A Texas Arrest Raises the Question

Tuesday, Jan. 27, 2004

Recently, Joanne Webb -- a Texas mother of three who works primarily out of her home -- advised two customers on which products they should select from the business's catalog, and on how those products worked. Then, she filled their order. The products were sex toys, and the customers said that they were a young married couple in search of some sexual regeneration. Unfortunately for Webb, however, the "couple" turned out to be undercover police officers.

Webb was charged with a misdemeanor under Texas obscenity law -- which makes it a crime to promote a device "designed or marketed as useful primarily for the stimulation of human genital organs." If convicted, Webb could face up to a year in prison and a $4000 fine. (She would also probably lose the ability to return to her former career as a grade school teacher.)

Webb is currently awaiting trial. However, the Texas law under which she will be tried may well be struck down as unconstitutional.

In June 2003, in Lawrence v. Texas, the Supreme Court issued a landmark decision striking down a Texas law making homosexual sodomy a crime. In the course of the decision, the Court recognized that -- pursuant to the constitutional Due Process right to "liberty" -- adults have a right to "enter into [an intimate relationship] in the confines of their homes and their own private lives. . . ."

The Texas law may violate that right -- a right that belongs to Webb's customers, but which Webb herself may be able to assert. The Texas law may also violate Webb's own free speech rights under the First Amendment.

Targeting "Promotion," Not Sale

Strikingly, Webb did not apparently run afoul of Texas law because she sold sex toys; she did so because she promoted them -- explaining their use and purpose. Adult stores in Texas sell the same kind of products Webb sold. But the stores deem them "novelty items" and provide no information about their intended use.

This leads to an ironic situation: Employees of adult toy stores may be less vulnerable to prosecution than an individual who gives a prohibited device to a friend, and suggests that she use it.

Also vulnerable may be the "passion parties" that Webb hosts at women's homes.
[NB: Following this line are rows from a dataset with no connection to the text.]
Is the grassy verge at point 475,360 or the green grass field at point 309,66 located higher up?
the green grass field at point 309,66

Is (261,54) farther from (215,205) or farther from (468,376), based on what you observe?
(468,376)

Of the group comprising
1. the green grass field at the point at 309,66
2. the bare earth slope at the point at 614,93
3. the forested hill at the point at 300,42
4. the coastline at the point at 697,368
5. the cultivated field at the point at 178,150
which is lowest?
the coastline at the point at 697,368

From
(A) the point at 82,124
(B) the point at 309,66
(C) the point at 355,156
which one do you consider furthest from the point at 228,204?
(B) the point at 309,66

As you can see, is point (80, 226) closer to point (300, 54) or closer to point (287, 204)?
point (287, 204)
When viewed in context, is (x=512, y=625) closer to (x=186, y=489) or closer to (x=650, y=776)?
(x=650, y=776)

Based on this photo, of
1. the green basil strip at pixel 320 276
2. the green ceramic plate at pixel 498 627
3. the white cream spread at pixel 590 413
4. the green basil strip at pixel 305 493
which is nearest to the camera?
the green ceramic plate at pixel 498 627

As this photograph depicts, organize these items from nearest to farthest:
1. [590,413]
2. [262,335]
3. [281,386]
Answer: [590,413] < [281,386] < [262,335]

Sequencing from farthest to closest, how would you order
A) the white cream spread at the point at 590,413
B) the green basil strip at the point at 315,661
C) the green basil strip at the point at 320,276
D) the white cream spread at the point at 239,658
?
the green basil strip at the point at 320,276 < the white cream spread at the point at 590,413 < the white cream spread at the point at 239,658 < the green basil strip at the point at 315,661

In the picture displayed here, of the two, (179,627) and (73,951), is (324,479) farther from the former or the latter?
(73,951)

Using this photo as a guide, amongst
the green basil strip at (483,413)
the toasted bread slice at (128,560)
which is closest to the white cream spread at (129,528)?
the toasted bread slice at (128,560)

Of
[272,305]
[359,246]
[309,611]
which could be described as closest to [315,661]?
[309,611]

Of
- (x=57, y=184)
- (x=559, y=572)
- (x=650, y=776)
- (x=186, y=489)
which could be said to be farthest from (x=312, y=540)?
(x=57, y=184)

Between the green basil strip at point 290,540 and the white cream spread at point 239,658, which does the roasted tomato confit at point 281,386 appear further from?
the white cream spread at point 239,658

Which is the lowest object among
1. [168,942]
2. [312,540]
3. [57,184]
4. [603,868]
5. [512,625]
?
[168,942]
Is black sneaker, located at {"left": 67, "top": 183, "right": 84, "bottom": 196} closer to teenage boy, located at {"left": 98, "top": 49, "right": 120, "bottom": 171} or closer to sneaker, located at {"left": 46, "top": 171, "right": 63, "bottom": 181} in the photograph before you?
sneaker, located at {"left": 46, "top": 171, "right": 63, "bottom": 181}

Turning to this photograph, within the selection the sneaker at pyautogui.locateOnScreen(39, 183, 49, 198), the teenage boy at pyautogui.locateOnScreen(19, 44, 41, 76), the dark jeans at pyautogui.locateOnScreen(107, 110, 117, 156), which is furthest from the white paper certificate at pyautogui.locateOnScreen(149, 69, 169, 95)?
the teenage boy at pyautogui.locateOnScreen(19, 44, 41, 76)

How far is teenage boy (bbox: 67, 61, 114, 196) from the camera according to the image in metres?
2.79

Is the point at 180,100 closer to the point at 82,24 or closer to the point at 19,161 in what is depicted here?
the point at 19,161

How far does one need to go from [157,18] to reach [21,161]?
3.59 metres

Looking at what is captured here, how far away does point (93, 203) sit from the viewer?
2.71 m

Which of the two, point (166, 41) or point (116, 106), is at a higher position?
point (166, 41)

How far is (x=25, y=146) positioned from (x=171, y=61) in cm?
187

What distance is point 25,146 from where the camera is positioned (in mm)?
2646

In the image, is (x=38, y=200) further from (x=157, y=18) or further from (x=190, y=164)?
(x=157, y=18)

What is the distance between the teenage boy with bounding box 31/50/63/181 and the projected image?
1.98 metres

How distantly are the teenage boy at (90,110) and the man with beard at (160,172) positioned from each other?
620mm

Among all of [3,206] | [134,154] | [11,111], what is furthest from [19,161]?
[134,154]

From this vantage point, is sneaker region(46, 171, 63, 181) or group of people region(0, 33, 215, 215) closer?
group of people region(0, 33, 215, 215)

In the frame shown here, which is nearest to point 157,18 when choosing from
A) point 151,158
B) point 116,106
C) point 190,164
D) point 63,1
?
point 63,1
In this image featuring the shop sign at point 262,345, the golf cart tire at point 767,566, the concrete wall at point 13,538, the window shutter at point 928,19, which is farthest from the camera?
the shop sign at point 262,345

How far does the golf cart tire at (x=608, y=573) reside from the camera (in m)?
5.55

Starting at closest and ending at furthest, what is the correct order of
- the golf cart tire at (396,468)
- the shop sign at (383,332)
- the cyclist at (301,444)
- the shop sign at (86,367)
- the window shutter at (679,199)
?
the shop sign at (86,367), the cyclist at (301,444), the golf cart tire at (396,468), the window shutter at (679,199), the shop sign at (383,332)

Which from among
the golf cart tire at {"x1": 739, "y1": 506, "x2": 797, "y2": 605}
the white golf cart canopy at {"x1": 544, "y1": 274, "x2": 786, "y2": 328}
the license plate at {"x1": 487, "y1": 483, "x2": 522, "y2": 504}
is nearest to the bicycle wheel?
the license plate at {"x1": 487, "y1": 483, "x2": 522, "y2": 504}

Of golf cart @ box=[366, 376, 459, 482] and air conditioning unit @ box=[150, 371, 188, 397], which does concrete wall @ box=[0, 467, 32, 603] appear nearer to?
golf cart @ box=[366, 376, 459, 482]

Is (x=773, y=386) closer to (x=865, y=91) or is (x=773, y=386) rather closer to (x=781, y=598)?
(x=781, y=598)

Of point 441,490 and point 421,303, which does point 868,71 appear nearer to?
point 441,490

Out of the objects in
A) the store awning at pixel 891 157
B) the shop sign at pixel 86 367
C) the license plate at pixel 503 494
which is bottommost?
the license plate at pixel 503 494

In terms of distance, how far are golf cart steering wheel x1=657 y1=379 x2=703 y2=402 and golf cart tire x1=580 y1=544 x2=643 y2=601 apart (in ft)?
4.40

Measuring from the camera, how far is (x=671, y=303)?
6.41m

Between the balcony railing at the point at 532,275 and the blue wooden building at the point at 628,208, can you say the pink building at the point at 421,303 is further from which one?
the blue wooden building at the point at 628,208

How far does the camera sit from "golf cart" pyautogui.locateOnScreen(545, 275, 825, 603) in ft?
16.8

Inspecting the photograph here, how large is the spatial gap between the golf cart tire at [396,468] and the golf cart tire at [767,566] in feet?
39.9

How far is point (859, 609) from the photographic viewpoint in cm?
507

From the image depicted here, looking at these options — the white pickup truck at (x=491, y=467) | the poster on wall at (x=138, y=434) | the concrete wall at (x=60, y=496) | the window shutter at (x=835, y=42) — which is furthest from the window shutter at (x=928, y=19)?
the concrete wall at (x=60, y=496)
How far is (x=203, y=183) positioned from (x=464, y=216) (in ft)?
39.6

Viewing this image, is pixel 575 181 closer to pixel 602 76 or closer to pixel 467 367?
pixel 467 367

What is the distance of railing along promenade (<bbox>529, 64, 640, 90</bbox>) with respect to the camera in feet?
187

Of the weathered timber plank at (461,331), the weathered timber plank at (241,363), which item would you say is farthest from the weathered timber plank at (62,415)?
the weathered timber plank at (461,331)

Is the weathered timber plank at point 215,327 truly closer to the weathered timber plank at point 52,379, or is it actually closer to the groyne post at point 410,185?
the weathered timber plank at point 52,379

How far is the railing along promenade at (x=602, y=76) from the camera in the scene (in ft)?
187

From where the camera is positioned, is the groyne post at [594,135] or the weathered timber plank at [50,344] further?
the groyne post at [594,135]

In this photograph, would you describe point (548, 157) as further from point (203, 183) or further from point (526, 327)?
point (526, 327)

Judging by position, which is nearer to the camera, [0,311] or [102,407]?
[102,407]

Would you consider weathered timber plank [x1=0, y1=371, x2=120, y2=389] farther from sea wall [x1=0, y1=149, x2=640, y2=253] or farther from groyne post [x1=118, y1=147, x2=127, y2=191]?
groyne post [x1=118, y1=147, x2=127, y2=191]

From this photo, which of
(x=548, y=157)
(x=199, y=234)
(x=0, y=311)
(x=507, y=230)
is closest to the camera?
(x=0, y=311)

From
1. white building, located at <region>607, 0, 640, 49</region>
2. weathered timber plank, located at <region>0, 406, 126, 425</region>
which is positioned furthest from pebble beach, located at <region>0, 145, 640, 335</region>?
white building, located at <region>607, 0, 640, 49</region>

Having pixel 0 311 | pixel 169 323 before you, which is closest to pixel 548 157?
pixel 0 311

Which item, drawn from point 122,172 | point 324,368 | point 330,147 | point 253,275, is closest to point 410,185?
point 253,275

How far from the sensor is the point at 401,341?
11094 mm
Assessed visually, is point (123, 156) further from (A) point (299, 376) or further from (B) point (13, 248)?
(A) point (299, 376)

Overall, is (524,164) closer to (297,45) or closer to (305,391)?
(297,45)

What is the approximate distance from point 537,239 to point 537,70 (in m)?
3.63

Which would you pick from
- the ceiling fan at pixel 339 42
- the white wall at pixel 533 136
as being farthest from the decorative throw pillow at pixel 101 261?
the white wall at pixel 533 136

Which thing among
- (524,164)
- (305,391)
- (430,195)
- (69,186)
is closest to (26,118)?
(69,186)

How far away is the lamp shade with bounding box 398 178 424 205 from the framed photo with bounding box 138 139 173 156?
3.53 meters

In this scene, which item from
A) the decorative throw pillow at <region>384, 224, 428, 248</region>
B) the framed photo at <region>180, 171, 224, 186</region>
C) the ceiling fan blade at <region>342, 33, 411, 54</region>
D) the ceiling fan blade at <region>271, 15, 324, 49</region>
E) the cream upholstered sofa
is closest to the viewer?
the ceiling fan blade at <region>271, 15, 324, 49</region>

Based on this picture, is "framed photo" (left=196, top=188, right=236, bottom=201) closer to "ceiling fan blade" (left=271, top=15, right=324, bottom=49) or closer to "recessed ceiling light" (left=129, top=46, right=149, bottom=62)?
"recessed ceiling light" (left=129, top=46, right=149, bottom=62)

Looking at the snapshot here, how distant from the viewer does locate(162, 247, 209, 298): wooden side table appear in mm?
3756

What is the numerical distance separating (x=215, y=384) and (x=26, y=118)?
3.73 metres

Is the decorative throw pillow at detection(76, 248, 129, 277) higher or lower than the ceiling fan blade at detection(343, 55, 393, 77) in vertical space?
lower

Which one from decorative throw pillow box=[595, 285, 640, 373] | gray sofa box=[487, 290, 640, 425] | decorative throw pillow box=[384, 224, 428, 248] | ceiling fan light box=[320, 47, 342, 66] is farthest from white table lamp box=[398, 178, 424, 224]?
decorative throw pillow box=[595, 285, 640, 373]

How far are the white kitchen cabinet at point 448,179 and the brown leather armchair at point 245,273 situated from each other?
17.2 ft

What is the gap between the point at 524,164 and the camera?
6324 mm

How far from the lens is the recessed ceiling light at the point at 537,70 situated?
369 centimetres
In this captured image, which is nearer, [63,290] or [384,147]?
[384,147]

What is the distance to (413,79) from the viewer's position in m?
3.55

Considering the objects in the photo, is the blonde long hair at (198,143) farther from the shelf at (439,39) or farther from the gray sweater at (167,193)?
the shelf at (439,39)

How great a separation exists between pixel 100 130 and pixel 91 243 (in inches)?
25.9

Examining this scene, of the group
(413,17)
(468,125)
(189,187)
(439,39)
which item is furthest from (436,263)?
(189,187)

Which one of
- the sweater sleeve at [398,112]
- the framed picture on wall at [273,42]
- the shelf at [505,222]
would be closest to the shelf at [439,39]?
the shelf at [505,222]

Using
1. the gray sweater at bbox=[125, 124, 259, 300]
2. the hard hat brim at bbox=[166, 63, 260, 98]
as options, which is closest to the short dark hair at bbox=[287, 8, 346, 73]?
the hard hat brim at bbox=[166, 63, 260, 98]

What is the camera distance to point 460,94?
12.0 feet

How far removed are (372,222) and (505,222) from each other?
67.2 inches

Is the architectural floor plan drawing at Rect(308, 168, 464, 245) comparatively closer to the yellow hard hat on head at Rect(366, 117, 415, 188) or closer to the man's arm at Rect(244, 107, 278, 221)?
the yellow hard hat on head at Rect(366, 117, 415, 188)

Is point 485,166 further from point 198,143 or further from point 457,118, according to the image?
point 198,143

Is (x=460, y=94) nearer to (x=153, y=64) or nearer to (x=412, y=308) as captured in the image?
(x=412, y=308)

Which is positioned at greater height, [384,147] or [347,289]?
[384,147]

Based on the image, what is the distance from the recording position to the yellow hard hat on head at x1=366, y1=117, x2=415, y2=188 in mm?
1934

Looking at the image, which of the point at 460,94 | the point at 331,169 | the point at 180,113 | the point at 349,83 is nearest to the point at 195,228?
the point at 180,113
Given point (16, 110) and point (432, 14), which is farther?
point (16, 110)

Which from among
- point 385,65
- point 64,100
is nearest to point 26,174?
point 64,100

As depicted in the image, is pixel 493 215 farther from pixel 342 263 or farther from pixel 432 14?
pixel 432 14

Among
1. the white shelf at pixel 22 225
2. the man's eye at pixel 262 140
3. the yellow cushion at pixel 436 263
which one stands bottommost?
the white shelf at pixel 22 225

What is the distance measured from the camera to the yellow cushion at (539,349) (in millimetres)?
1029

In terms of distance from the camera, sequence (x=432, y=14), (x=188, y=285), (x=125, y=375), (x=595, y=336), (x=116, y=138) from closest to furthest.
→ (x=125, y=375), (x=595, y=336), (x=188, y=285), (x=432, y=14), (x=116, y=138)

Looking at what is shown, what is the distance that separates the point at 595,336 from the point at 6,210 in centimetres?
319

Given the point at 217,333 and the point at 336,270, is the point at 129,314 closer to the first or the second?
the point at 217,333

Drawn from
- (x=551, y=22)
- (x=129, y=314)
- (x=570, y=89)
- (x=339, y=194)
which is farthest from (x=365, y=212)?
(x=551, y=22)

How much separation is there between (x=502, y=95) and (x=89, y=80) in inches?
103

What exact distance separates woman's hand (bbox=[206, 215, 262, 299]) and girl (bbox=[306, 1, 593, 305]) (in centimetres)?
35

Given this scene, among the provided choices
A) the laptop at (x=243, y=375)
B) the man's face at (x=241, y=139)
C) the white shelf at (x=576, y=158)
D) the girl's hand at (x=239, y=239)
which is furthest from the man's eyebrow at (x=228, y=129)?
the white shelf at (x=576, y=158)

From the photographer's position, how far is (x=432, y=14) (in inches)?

The specific sale Webb made to the undercover officers did not occur at a "passion party," but many of her sales do.

"Passion Parties": Similar to Racy Tupperware Parties

What is a "passion party," exactly? According to the stereotype, 1950's suburban housewives delighted in hosting Tupperware parties. And, indeed, to this day there is a whole genre of similar parties--kitchen parties, candle parties, basket parties, and holiday d├ęcor parties, for example--that suburban women host and attend. (Though one could imagine a stereotypical counterpart for men--a Home Depot party, perhaps--I've never heard of one.)

The parties usually work this way: One woman hosts the party in her home. A sales representative from the company attends to pitch the products, demonstrate their many uses and fine qualities, and take orders. The host usually gets free merchandise based on the total sales of the party, and the sales representative gets some commission or fee from the sales as well.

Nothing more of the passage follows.